→ Task details: Could you please count how many lines in the data below hold the string "peak"? Reply with only the number.

→ Input for this task:
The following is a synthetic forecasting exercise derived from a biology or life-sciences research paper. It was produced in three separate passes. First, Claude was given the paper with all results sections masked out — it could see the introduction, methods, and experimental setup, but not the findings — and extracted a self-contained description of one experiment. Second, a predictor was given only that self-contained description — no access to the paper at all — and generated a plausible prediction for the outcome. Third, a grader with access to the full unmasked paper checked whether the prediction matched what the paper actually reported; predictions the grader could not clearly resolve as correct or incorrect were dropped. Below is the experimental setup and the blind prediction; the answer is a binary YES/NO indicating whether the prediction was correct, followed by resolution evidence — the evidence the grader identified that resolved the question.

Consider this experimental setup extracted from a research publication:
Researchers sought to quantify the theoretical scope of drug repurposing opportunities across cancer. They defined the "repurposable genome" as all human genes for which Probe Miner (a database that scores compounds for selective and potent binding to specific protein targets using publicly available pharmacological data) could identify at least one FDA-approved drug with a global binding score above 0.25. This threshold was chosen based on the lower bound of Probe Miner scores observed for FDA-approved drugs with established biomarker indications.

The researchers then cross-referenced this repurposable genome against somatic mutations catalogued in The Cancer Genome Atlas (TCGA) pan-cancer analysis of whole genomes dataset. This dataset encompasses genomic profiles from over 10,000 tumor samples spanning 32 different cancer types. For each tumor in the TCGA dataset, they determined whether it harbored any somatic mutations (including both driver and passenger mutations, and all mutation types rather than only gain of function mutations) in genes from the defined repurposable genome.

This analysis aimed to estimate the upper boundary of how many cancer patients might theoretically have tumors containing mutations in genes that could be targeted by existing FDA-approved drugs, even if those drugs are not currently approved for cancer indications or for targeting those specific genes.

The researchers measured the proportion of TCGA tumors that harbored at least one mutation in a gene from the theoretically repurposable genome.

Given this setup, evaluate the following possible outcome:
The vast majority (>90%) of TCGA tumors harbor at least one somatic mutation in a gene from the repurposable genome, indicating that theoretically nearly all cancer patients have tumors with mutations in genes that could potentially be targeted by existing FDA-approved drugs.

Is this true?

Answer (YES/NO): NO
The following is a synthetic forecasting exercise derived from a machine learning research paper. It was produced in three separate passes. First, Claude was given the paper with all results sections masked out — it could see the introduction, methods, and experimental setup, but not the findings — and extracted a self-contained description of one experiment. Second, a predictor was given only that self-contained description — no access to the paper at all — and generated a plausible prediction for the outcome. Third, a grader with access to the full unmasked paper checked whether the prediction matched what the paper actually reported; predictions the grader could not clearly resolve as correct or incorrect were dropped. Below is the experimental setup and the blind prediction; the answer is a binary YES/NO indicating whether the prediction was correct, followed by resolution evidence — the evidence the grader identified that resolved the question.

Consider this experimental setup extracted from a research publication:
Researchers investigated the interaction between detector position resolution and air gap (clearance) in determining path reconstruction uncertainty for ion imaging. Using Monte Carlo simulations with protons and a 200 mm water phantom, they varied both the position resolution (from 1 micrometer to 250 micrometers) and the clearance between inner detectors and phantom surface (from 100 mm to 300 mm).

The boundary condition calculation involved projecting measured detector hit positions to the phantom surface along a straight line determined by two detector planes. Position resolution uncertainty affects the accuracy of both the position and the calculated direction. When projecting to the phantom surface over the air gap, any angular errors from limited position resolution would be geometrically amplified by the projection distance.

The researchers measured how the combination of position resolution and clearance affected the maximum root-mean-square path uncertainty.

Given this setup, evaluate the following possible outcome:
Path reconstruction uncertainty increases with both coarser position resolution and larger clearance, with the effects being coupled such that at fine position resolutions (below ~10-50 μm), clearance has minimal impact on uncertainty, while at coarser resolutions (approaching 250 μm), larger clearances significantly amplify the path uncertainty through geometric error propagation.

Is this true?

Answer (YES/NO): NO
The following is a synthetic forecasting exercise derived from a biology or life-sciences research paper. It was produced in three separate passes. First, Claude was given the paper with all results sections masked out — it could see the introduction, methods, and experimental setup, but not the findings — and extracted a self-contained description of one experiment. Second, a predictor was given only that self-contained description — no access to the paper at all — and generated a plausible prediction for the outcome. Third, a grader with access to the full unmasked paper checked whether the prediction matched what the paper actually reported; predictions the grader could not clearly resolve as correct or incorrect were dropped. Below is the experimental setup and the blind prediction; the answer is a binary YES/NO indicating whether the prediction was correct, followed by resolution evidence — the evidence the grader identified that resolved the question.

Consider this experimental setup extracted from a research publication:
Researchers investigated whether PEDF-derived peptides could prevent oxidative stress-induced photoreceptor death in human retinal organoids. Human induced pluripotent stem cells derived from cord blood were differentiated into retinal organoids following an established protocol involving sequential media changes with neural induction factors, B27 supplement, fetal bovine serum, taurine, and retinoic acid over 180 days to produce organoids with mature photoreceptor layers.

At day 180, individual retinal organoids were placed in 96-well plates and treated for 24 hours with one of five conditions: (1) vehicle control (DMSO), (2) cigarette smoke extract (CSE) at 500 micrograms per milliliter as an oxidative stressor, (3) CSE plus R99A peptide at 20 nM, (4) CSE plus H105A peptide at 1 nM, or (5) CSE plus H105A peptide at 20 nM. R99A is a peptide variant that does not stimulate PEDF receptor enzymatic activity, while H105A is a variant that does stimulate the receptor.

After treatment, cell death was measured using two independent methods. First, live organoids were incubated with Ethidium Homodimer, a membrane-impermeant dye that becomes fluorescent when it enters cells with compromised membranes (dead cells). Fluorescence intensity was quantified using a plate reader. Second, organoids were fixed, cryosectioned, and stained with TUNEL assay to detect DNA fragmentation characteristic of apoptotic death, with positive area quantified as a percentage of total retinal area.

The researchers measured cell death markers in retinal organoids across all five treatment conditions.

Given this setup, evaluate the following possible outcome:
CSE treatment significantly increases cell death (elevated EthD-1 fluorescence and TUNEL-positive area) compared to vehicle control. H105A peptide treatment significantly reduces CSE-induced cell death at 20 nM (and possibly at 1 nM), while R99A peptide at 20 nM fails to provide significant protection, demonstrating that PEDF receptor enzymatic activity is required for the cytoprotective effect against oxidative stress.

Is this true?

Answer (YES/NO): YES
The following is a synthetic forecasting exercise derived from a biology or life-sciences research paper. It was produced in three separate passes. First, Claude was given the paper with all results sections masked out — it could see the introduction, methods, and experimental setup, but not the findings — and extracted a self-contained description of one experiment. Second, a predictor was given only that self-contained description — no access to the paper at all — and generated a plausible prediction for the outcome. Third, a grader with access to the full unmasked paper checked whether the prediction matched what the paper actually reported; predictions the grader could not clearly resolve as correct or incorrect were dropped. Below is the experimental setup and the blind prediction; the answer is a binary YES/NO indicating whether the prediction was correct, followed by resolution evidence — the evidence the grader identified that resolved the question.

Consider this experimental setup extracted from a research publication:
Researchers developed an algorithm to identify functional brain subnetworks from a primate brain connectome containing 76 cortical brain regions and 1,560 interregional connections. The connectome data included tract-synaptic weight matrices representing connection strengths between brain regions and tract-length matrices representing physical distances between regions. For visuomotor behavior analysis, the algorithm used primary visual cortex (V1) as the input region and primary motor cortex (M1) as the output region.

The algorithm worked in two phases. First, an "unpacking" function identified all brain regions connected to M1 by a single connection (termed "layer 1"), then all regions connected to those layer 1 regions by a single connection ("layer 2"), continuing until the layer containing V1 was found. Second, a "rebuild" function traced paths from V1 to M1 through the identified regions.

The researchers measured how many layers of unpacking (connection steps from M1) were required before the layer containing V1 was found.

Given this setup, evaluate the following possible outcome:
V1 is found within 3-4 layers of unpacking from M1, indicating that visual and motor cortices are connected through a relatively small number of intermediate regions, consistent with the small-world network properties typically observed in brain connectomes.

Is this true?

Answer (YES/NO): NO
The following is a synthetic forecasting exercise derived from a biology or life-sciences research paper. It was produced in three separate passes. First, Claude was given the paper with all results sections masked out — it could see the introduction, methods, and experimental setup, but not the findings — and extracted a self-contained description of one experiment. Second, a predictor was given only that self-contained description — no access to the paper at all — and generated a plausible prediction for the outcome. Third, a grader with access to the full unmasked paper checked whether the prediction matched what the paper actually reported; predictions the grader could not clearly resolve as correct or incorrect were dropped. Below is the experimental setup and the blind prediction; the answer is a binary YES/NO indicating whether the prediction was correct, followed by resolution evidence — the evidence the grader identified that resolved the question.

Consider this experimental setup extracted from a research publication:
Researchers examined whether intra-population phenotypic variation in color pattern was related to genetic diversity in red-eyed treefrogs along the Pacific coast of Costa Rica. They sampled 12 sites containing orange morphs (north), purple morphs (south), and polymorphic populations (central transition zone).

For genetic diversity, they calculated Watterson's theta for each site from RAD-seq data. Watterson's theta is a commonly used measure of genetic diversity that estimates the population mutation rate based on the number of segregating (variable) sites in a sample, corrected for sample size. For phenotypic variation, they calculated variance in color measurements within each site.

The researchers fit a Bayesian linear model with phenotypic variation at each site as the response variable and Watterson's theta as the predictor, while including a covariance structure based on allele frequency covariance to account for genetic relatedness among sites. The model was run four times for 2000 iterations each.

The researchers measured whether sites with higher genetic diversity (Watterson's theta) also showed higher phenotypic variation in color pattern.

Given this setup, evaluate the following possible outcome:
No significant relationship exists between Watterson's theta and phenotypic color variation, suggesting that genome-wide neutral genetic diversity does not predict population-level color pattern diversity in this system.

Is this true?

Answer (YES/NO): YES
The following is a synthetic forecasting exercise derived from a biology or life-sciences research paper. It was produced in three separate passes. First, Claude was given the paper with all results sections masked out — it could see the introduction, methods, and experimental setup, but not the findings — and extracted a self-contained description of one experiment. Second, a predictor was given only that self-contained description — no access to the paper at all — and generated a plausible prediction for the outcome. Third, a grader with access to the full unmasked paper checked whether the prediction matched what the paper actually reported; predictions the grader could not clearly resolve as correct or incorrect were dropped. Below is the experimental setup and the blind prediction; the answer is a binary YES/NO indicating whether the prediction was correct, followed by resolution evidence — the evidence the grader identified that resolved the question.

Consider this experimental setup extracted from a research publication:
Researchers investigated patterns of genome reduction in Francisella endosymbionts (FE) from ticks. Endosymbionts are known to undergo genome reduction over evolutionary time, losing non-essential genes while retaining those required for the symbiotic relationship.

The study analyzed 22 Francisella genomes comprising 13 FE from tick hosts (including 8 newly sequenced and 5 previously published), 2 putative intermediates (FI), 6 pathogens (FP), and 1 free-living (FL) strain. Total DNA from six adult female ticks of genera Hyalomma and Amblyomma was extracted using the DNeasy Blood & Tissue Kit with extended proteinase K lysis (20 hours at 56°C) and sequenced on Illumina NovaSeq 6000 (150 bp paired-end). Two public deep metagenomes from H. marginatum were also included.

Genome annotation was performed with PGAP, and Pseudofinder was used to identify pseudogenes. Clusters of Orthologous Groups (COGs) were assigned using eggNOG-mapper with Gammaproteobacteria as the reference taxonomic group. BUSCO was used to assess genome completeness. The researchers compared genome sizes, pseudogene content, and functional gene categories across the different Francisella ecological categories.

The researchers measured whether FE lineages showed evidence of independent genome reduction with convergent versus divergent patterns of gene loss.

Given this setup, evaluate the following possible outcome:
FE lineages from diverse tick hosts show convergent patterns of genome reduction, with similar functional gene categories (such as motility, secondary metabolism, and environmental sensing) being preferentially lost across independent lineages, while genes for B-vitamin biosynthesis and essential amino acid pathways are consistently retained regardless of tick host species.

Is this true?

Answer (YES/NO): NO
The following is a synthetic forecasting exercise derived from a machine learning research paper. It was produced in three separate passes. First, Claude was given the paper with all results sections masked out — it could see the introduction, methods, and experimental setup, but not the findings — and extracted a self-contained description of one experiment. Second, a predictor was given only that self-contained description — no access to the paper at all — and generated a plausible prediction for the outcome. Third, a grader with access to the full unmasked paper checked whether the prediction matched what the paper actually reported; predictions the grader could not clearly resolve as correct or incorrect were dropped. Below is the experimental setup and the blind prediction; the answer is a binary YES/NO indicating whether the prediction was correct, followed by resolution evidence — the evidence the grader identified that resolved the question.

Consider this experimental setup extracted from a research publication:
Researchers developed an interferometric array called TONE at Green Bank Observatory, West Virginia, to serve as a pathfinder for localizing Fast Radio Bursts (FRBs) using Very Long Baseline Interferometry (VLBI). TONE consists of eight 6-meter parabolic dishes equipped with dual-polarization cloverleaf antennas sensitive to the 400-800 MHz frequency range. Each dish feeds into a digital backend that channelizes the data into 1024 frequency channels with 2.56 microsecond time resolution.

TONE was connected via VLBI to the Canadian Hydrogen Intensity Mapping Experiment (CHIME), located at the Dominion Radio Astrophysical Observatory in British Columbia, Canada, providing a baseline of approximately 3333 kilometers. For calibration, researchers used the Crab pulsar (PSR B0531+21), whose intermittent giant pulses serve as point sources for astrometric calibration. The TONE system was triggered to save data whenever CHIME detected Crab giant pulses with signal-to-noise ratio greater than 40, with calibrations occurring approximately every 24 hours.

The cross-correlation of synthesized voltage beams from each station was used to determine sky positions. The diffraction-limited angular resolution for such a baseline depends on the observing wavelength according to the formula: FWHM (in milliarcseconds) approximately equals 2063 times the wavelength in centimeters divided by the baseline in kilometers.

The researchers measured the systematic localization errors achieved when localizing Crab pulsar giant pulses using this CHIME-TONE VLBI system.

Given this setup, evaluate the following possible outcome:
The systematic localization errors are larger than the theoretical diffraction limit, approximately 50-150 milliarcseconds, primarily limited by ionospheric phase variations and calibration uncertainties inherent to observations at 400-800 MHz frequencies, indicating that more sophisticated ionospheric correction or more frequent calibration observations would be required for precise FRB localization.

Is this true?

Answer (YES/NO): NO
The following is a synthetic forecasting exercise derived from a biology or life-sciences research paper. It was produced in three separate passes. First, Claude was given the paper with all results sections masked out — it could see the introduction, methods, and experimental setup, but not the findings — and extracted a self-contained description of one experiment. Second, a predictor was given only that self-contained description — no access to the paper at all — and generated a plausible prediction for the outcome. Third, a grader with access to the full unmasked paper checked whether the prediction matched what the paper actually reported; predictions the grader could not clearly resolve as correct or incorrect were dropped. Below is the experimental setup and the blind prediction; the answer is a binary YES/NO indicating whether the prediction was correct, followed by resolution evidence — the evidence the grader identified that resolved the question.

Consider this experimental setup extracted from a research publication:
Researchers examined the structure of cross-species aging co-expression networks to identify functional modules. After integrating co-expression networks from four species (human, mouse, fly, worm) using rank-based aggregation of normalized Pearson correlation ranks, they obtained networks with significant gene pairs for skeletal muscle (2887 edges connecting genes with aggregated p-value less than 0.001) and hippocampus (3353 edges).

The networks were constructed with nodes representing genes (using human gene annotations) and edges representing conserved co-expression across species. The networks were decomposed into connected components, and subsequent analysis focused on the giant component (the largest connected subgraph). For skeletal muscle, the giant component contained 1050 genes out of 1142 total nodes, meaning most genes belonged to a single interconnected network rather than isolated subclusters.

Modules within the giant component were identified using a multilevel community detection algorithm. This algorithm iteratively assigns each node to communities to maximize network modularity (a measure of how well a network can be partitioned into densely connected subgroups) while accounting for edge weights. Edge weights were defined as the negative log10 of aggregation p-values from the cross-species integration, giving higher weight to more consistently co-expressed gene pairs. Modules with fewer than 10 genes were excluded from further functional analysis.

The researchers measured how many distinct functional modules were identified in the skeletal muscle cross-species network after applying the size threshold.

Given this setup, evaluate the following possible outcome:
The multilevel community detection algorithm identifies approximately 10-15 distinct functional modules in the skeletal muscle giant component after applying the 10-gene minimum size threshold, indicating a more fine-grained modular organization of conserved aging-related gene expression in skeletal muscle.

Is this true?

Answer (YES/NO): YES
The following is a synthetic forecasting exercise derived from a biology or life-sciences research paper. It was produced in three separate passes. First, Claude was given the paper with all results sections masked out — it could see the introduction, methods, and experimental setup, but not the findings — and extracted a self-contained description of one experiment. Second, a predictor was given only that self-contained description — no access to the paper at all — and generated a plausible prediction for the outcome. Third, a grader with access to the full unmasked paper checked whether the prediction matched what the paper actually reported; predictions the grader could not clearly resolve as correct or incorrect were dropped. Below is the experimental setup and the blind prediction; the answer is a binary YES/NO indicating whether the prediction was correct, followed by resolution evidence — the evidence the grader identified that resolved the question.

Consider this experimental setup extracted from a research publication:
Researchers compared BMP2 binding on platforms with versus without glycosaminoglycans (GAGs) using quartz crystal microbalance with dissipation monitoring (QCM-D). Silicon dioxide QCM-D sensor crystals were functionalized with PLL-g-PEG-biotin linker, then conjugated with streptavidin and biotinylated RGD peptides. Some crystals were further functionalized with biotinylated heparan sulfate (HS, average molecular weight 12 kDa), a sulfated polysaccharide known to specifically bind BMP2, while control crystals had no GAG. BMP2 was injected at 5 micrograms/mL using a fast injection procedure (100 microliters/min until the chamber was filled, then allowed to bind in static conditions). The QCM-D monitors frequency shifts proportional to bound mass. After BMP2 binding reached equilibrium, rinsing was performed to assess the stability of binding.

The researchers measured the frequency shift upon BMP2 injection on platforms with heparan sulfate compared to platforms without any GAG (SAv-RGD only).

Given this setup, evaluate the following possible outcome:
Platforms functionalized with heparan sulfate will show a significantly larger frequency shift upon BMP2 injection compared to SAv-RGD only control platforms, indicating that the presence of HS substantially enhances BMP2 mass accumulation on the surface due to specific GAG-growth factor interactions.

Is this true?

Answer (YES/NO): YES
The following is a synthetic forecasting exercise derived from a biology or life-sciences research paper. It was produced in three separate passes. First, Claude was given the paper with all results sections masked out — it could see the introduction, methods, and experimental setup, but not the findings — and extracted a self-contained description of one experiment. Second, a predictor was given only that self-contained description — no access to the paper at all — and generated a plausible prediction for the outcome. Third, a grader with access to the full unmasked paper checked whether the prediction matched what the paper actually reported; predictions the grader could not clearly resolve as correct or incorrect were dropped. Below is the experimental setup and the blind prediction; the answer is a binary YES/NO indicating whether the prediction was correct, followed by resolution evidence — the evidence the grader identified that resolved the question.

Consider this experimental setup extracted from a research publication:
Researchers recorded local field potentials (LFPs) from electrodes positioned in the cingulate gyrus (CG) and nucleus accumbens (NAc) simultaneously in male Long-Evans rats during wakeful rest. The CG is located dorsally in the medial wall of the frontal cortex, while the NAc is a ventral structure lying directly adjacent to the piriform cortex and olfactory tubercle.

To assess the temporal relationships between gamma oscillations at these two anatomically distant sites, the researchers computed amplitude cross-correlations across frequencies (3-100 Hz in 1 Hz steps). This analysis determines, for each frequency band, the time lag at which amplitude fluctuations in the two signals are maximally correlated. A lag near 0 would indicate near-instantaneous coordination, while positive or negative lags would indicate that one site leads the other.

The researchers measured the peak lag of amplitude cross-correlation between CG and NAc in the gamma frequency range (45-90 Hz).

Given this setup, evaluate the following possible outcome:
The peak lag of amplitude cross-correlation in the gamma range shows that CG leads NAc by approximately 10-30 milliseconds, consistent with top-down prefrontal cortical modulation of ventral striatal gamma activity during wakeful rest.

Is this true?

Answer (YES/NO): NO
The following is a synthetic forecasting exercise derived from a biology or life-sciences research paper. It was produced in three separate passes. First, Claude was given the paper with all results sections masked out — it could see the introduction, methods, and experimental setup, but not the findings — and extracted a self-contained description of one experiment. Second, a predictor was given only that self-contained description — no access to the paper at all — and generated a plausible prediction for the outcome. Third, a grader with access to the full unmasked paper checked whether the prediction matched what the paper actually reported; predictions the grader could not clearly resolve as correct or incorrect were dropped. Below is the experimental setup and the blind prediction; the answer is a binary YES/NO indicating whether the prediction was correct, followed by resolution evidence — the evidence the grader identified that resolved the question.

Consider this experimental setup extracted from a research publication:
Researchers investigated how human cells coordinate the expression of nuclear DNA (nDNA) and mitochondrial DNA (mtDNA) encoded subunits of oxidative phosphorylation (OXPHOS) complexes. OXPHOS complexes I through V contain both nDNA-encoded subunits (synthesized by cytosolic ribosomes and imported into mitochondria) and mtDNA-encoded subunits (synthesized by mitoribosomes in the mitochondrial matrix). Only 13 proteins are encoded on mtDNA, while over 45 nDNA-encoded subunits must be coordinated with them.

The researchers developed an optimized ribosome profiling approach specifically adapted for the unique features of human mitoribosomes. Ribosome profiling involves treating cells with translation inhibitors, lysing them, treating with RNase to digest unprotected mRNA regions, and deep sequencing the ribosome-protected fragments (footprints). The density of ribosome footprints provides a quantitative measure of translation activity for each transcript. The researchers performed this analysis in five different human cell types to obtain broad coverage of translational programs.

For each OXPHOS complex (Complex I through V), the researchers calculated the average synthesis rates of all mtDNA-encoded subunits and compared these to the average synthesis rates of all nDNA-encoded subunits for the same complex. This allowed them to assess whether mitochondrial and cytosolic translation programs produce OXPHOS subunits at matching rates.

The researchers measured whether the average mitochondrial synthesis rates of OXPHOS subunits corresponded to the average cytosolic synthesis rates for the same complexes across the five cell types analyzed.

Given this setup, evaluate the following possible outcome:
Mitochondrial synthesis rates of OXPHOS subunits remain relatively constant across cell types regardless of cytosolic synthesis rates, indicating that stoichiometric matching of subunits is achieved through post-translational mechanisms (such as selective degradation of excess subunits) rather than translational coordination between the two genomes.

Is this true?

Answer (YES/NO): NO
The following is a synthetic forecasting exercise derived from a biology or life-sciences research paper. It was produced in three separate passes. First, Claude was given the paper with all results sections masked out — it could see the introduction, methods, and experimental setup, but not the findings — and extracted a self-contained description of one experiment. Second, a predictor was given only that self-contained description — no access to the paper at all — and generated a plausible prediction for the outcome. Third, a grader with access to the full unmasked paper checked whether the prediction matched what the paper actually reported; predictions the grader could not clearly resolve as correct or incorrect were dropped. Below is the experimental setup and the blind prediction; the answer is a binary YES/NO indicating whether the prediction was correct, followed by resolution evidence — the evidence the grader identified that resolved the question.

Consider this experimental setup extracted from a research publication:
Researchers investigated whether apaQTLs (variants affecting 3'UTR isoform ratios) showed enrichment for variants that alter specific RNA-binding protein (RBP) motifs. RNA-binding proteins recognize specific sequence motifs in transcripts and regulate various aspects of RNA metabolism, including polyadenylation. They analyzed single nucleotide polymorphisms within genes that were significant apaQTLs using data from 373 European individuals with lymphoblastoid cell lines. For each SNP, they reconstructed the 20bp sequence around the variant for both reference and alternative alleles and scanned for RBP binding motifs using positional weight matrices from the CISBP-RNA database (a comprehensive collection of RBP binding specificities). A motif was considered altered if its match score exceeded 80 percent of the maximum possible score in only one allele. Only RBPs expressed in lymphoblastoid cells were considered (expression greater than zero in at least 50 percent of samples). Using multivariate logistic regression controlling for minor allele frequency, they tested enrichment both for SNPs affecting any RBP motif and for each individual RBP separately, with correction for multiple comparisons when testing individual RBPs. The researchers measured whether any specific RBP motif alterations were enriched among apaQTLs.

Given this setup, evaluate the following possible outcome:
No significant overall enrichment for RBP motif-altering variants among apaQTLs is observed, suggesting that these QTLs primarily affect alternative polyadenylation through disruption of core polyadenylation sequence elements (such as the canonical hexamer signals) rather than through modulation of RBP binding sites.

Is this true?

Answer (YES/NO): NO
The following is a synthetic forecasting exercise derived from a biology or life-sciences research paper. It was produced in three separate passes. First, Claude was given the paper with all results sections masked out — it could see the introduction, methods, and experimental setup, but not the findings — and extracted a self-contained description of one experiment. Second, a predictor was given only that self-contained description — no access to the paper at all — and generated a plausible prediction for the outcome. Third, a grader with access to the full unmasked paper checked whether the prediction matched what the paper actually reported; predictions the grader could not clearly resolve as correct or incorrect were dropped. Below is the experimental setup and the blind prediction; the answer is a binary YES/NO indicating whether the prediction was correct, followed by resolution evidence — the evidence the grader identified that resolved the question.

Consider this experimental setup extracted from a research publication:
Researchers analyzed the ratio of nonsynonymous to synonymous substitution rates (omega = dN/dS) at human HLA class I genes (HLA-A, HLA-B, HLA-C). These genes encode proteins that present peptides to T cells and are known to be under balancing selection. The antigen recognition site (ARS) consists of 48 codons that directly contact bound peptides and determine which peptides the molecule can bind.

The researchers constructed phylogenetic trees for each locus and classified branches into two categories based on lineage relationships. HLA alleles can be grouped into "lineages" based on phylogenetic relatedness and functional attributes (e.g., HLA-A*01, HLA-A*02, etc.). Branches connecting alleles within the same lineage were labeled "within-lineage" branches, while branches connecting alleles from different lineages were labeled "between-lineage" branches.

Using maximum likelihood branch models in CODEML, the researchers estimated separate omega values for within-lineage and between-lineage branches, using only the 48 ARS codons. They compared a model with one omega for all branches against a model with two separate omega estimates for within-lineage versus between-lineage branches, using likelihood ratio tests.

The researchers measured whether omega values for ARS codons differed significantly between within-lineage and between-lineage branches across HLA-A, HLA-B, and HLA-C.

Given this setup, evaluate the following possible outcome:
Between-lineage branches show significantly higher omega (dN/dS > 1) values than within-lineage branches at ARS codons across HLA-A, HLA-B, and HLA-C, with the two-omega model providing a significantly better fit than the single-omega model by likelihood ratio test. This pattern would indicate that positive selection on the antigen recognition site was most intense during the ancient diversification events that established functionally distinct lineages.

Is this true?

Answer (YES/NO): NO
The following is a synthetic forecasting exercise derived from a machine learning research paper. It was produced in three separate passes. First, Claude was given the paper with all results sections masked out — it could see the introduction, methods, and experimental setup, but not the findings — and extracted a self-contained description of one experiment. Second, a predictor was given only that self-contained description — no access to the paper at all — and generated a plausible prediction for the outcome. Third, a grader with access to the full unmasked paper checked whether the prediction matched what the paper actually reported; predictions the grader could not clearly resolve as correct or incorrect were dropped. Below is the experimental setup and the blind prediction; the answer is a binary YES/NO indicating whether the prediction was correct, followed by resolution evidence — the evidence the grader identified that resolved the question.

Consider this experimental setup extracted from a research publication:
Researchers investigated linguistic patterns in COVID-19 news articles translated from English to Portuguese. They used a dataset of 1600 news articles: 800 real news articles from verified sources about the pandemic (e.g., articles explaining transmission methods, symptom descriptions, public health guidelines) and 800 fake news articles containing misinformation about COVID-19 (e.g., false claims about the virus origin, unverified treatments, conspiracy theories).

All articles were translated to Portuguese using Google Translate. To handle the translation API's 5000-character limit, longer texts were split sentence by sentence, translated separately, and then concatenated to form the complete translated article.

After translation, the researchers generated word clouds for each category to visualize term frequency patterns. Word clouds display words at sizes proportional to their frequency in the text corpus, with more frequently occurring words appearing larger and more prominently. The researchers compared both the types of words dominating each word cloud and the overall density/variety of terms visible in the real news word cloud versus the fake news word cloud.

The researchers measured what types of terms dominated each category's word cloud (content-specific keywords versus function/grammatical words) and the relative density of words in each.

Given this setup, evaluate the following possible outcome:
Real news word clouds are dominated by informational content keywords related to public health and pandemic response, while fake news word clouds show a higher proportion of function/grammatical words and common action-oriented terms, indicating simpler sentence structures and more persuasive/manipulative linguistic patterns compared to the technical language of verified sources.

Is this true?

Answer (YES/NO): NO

→ Answer to this task: 2